[Übungstext]:

────

Update Letter Nr. 163

Arrestprosequierung Art. 209 Abs. 4 ZPO: "ich bin dann mal weg"

18. März 2025

Art. 209 aZPO (bis 31. Dezember 2024) regelte die Klagebewilligung im Zivilprozess. Diese berechtigte nach Eröffnung während dreier Monate zur Einreichung der Klage beim Gericht. Vorbehalten waren Streitigkeiten aus Miete und Pacht (Klagefrist: 30 Tage) sowie besondere gesetzliche und gerichtliche Klagefristen (Art. 209 Abs. 4 aZPO). Als gesetzliche Klagefrist galt gemäss Bundesgericht die Frist für die Einreichung der Arrestprosequierungsklage (BGE 140 III 561 = Pra 2015 Nr. 65). Demgemäss musste diese nach Erhalt der Klagebewilligung innert 10 Tagen (und nicht innert 3 Monaten) dem Gericht eingereicht werden. 

Ab 1. Januar 2025 gilt Folgendes

1.    
Mit der Änderung der ZPO per 1. Januar 2025 wurde der Vorbehalt "gesetzliche und gerichtliche" Klagefristen gestrichen. Bei den "gerichtlichen" Klagefristen macht dies Sinn, weil Art. 198 lit. h ZPO bei derartigen Klagefristen gar kein Schlichtungsverfahren vorsieht. 

2.    
Gemäss Botschaft zur Änderung der ZPO vom 26. Februar 2020, S. 2757 f., gehen "gesetzliche Klagefristen", z.B. die Arrestprosequierungsfrist, der 3-Monatefrist von Art. 209 ZPO vor - so wie bisher. Daran sollte offenbar nichts geändert werden. Konsultiert man dagegen die Protokolle des Nationalrates, heisst es gegenteilig: Il n’y aura plus de délais plus courts pour introduire au fond, après l’échec de la conciliation, même pour l’action en validation du séquestre selon l’article 279 LP (Es wird nach dem Scheitern der Schlichtung keine kürzeren Fristen für die Klage in der Hauptsache mehr geben, auch nicht für die Arrestprosequierungsklage nach Artikel 279 SchKG; vgl. BSK ZPO-Infanger, Art. 209 N 24).

3.    
Was gilt, wenn ein Gesetzestext, der gemäss Botschaft (weiterhin) gelten soll, im Gesetz gestrichen wird? In der Botschaft fehlt z.B. eine Erklärung, wonach Art. 209 Abs. 4 ZPO gar keine Gesetzesgrundlage darstellt und daher gestrichen werden kann, weil darin nur der Vorbehalt angebracht wird, dass an einem anderen Ort (Art. 279 Abs. 1 SchKG) bereits eine Gesetzesgrundlage besteht. In jedem Fall dürfte bei einer gerichtlichen Auslegung dieser Klausel dereinst nicht auf einen klaren Willen des Gesetzgebers abgestellt werden können.

────

[Datenteil]:
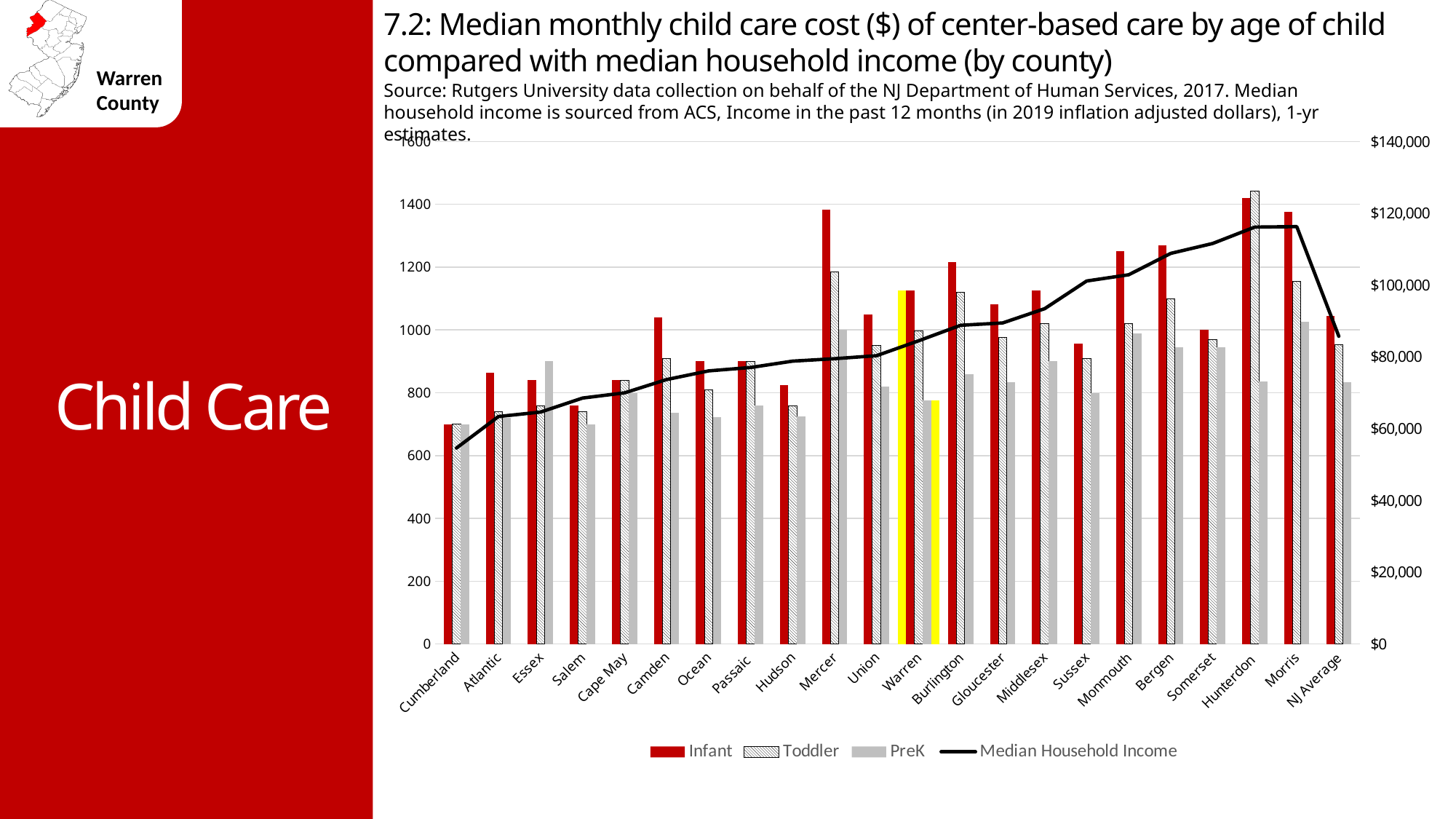
Which county's bars are highlighted in yellow? Warren Does the Median Household Income line generally rise or fall from Cumberland to Morris? rise Which is larger, the Infant value for Mercer or the Infant value for Warren? Mercer Is the Infant value for Cumberland greater or less than 800? less Is the Infant value for Mercer greater or less than 1200? greater Which county has the highest Toddler bar? Hunterdon How many series does the legend list? 4 How many categories are shown along the x axis? 22 Is the Median Household Income for Morris greater or less than $100,000? greater Which county has the highest Infant bar? Hunterdon Which county has the lowest Infant bar? Cumberland What kind of chart is shown on the slide? A bar chart with a line series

────

[Jetzt ausprobieren]: Führen Sie den Übungstext zur Frist für die Arrestprosequierungsklage nach der ZPO-Änderung im Anschluss an seinen letzten Satz weiter.

[Antwortfeld]:
4.    
Um der Vorsicht Genüge zu tun, empfiehlt es sich daher wie bis anhin, bei Arrestprosequierungen im ordentlichen Verfahren nach Erhalt einer Klagebewilligung die begründete Klage innert 10 Tagen einzureichen.

5.    
Bei der Arrestprosequierung durch Schiedsverfahren besteht eine ähnliche Problematik. Gemäss ständiger Rechtsprechung des Bundesgerichtes muss der Arrestgläubiger innert 10 Tagen alle Vorkehrungen zur Ernennung der Schiedsrichter treffen und nach Konstituierung des Schiedsgerichtes - unabhängig von der Regelung in der Schiedsordnung - die begründete Klage einreichen (BGE 143 III 578 = Pra 2018 Nr. 119). arrestpraxis.ch update 105

6.    
Diese Rechtsprechung zur Arrestprosequierung durch Schiedsverfahren und durch ordentliche Klagen nach Durchführung eines Schlichtungsverfahrens wird von der Lehre mit überzeugenden Argumenten und zu Recht kritisiert (Mladen Stojiljković, Arrestprosequierung mittels Schiedsklage, ZZZ 2020 S. 21 ff.).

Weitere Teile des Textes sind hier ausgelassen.